The yield on Romania’s international notes due August 2023 fell three basis points today to 4 percent by 11:52 a.m. in Bucharest, rising from a one-year low. The rate is down 83 basis points, or 0.83 percentage point, this year and compares with a 4.61 percent yield on Hungary’s February 2023 debt, according to data compiled by Bloomberg.
While Romania and Hungary bond returns exceed the average 4.3 percent gain on emerging-market debt since the end of February, eastern Europe as a whole has lagged behind, earning 3.2 percent amid concern the Russia-Ukraine conflict could escalate and weaken growth prospects for the region.
Polish dollar bonds have returned 1.5 percent in the period and Latvia has gained 0.8 percent. South African bonds made 4.6 percent, with Turkey up 7.9 percent and Argentina 12 percent.
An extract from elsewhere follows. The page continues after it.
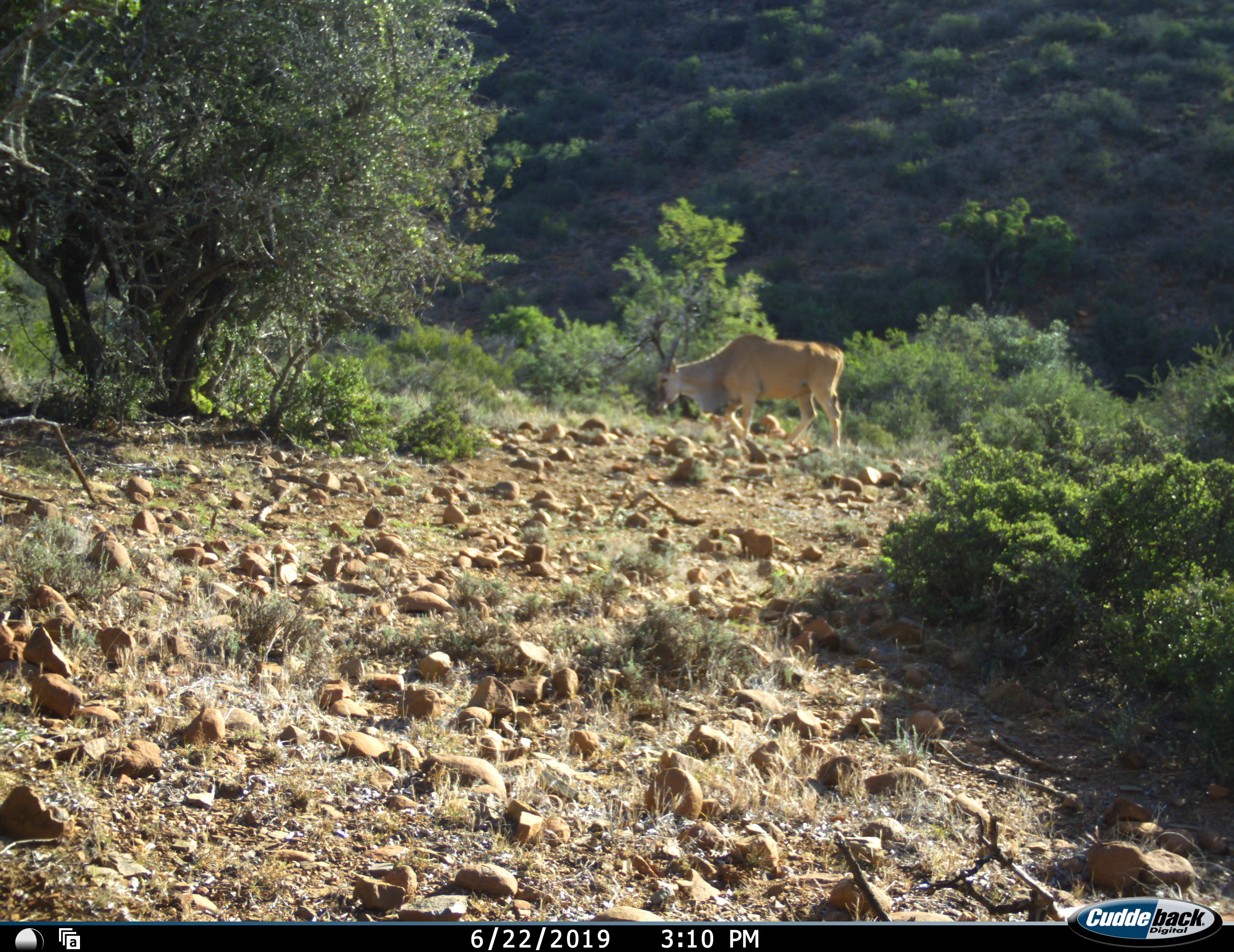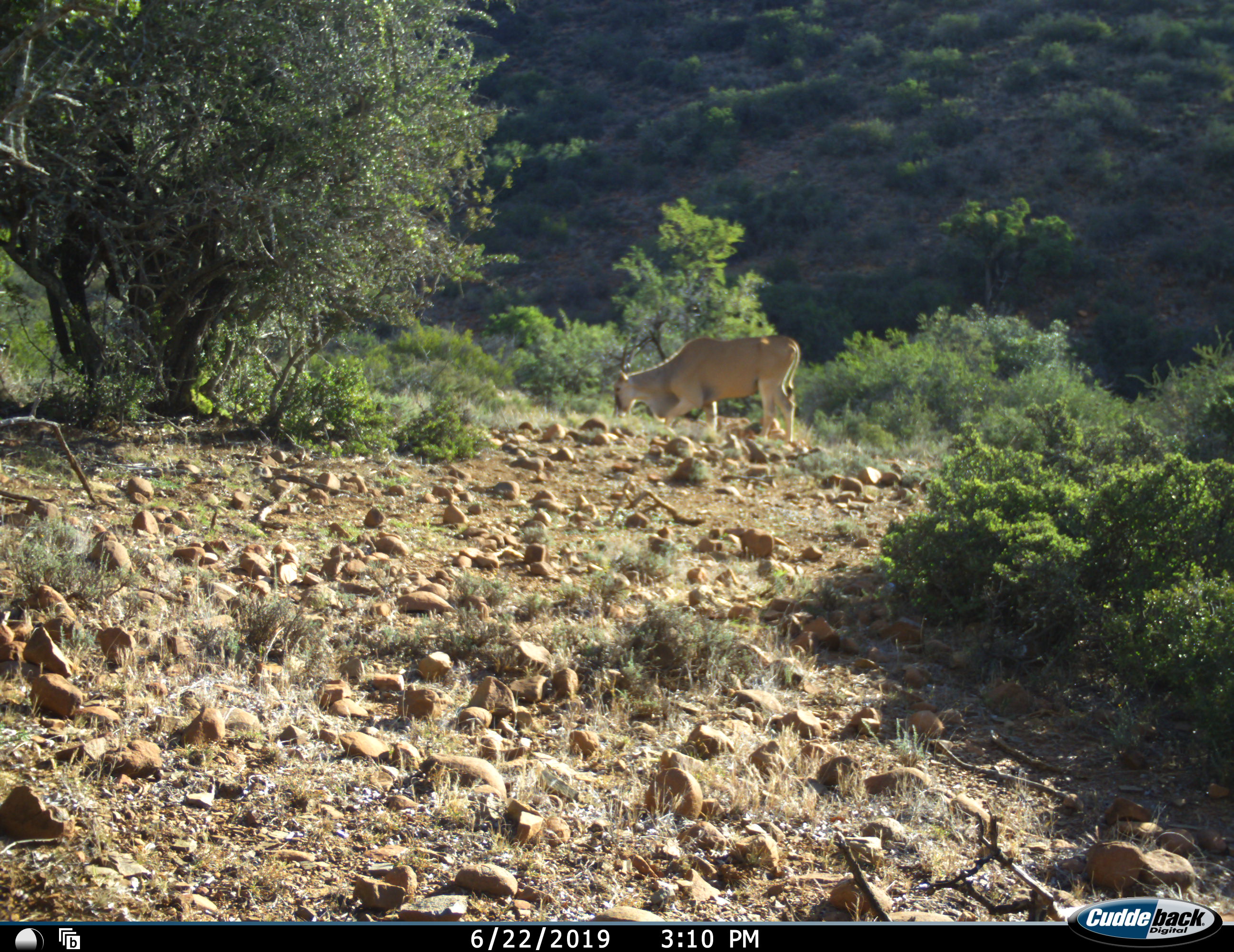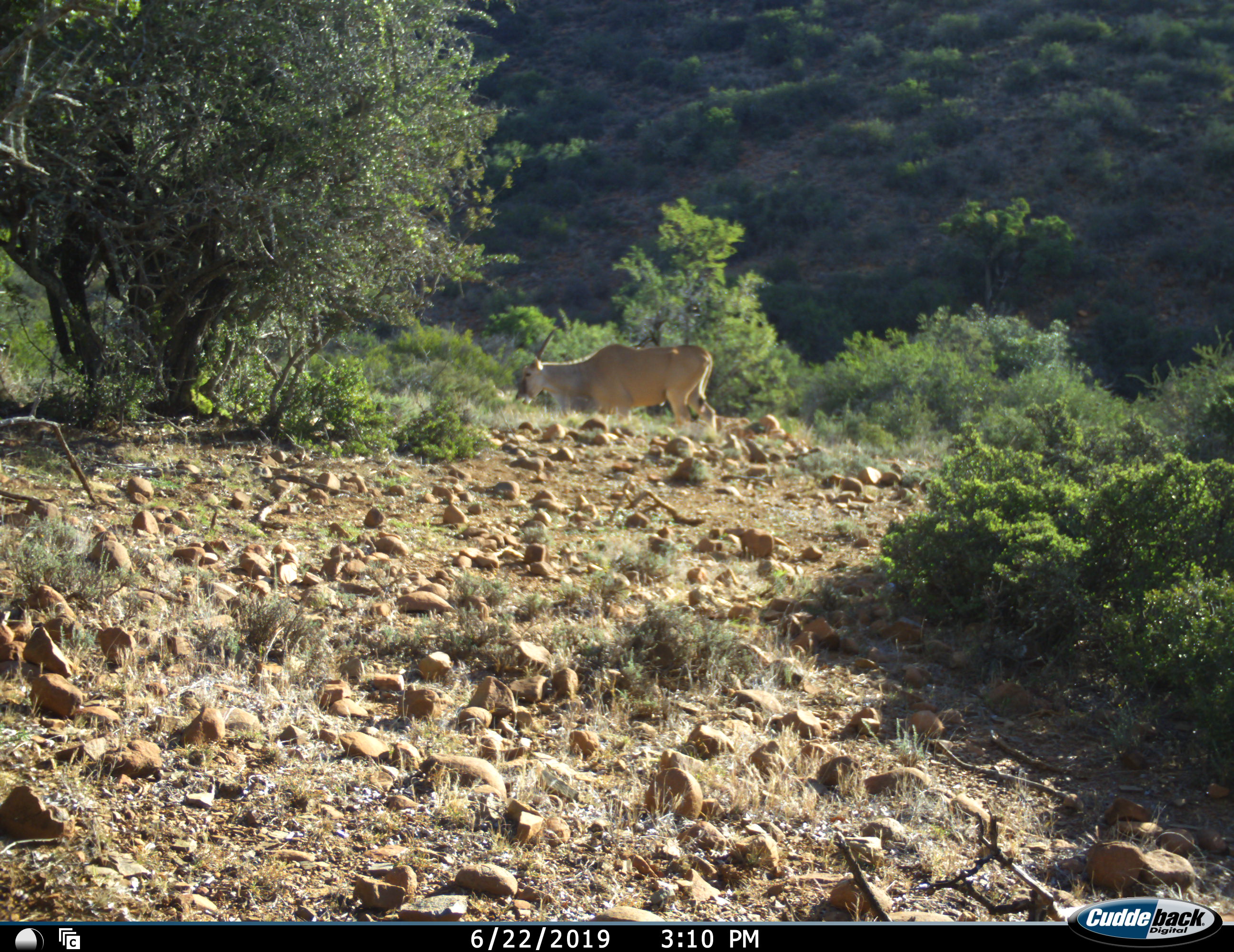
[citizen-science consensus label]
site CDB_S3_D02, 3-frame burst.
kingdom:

Capital flows out of Russian markets may now be reversing as investors “price out” the risks of Putin invading or annexing other regions in Ukraine, Jack Arnoff, a partner at Elbrus Capital Partners in London, said by e-mail yesterday.
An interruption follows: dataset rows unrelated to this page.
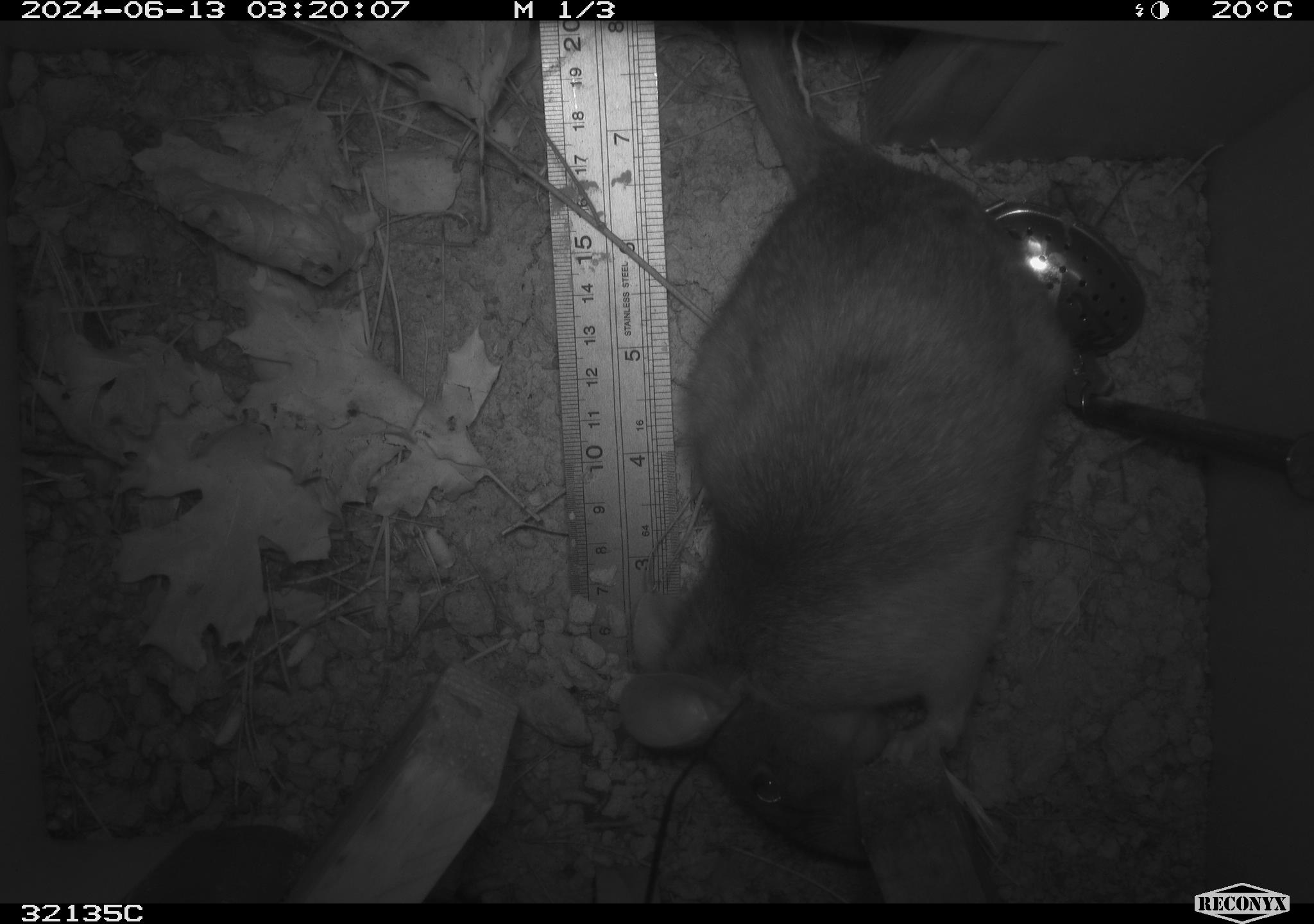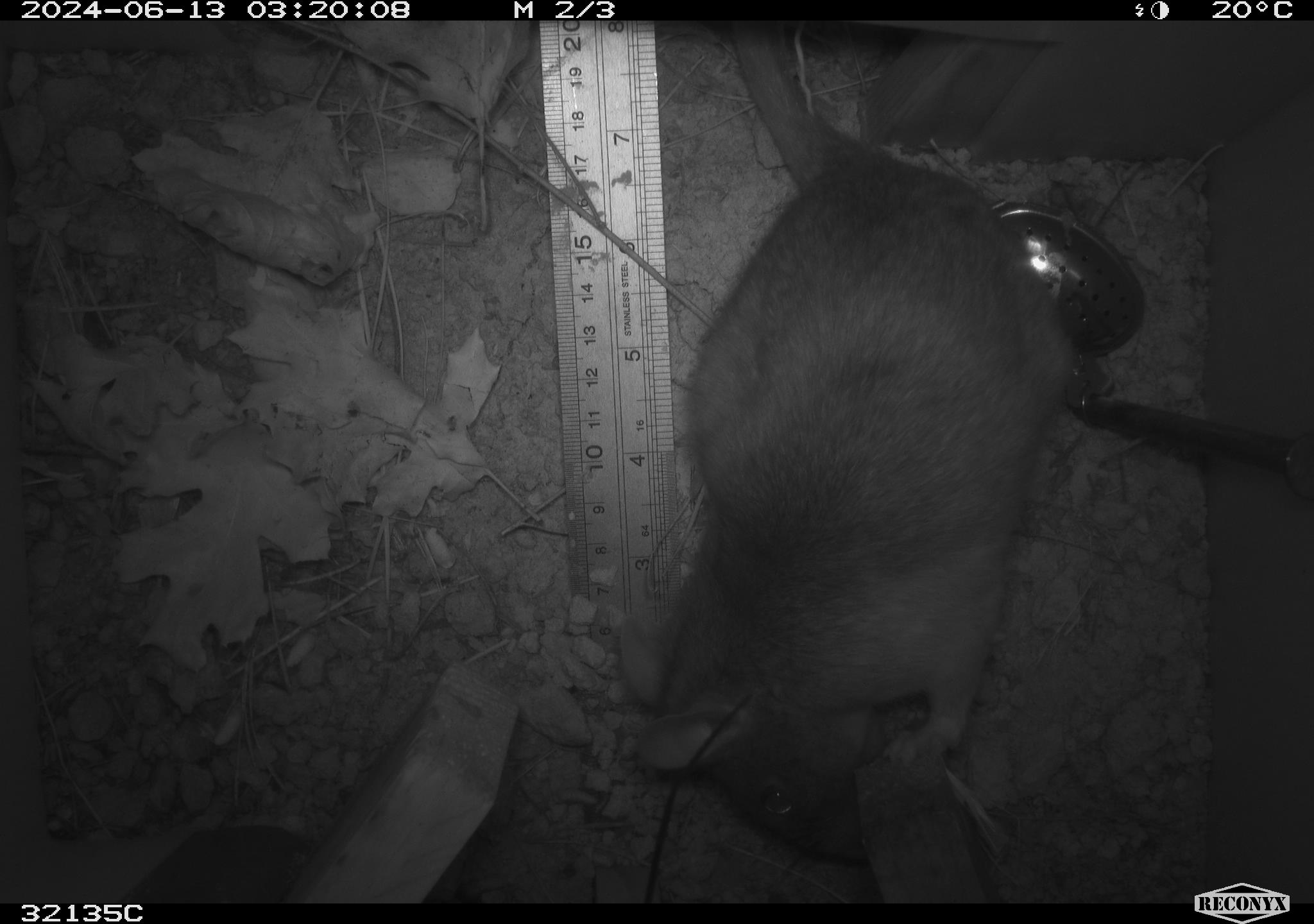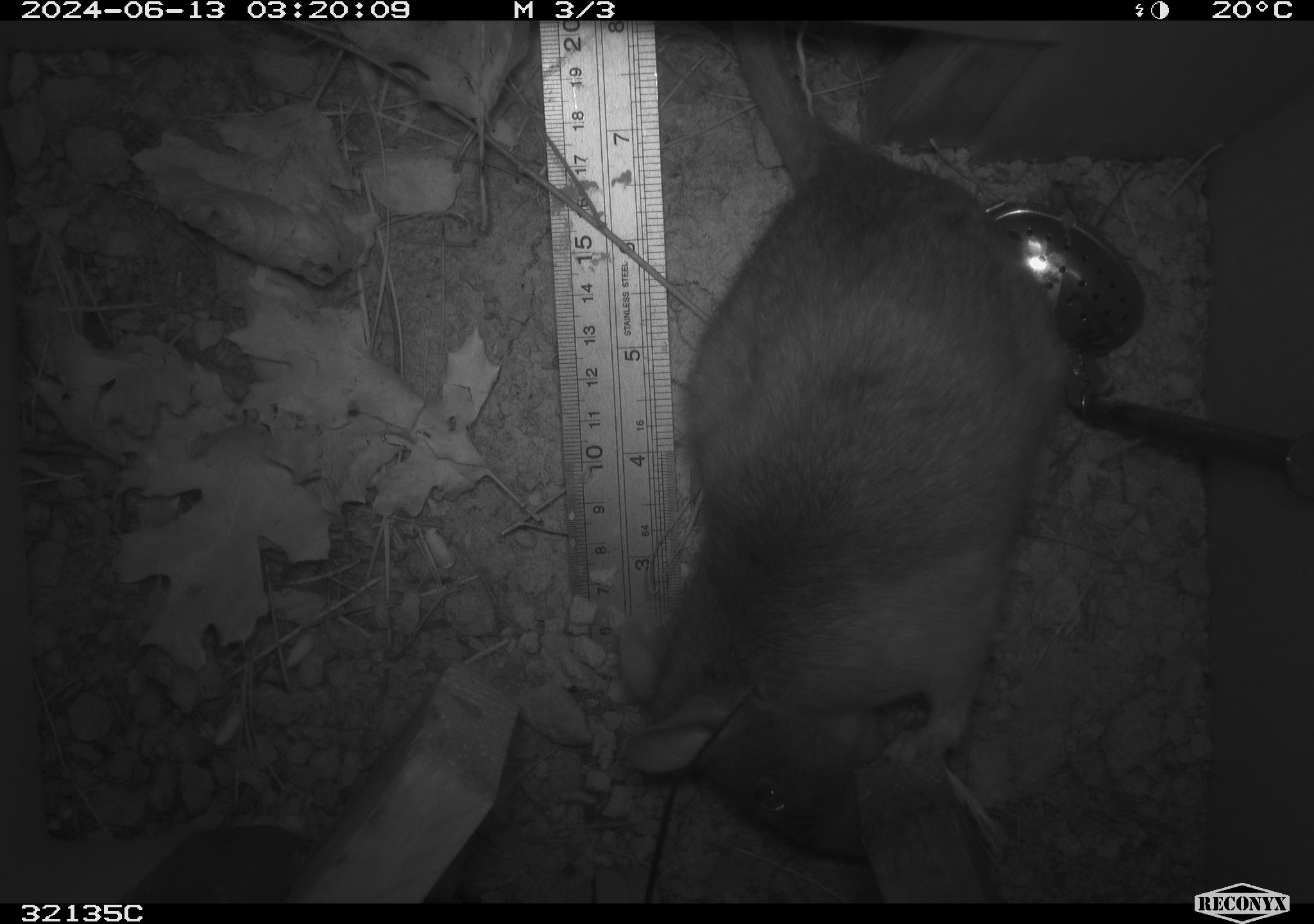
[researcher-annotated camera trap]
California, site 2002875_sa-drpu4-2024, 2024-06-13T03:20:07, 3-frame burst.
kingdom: Animalia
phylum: Chordata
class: Mammalia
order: Rodentia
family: Cricetidae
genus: Neotoma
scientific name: Neotoma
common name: pack rat or woodrat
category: neotoma species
Neotoma species (pack rat or woodrat) (Neotoma).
Romania’s gross domestic product probably rose 3.9 percent in the first quarter from a year earlier, with Hungary expanding 2.7 percent, according to median estimates in Bloomberg surveys of economists before the data is published this week. That compares with analyst projections for economic growth of 1.1 percent in the euro area and 0.7 percent in Russia.
Improving growth and foreign investment helped narrow Romania’s current-account deficit to 1.1 percent of GDP last year, the smallest gap since at least 2004. Hungary’s current account, the broadest measure of a nation’s trade, had a record 3 percent surplus in the fourth quarter, compared with a 7.4 percent deficit five years earlier.
“There is an increasing trend of capital inflows into Romanian bonds because of the Ukraine crisis,” Diana Popescu, deputy head of the government’s debt-management department, said in an interview in Bucharest yesterday. “Investors are now looking at those countries that have macroeconomic stability and Romania looks much better than others.”
The cost to insure Romanian bonds against non-payment for five years using credit-default swaps fell 39 basis points this year to 145 basis points on May 13, matching a six-year low reached last week, according to CMA data. The contracts, which fall as perceptions of creditworthiness improve, slid 70 basis points to 190 for Hungary in the period, while surging 57 basis points to 223 for Russia.
“If I were to pick one alternative to Russia, it would be Romania,” Stanislava Pravdova, a Copenhagen-based emerging-markets analyst at Danske Bank A/S, said in a May 12 interview.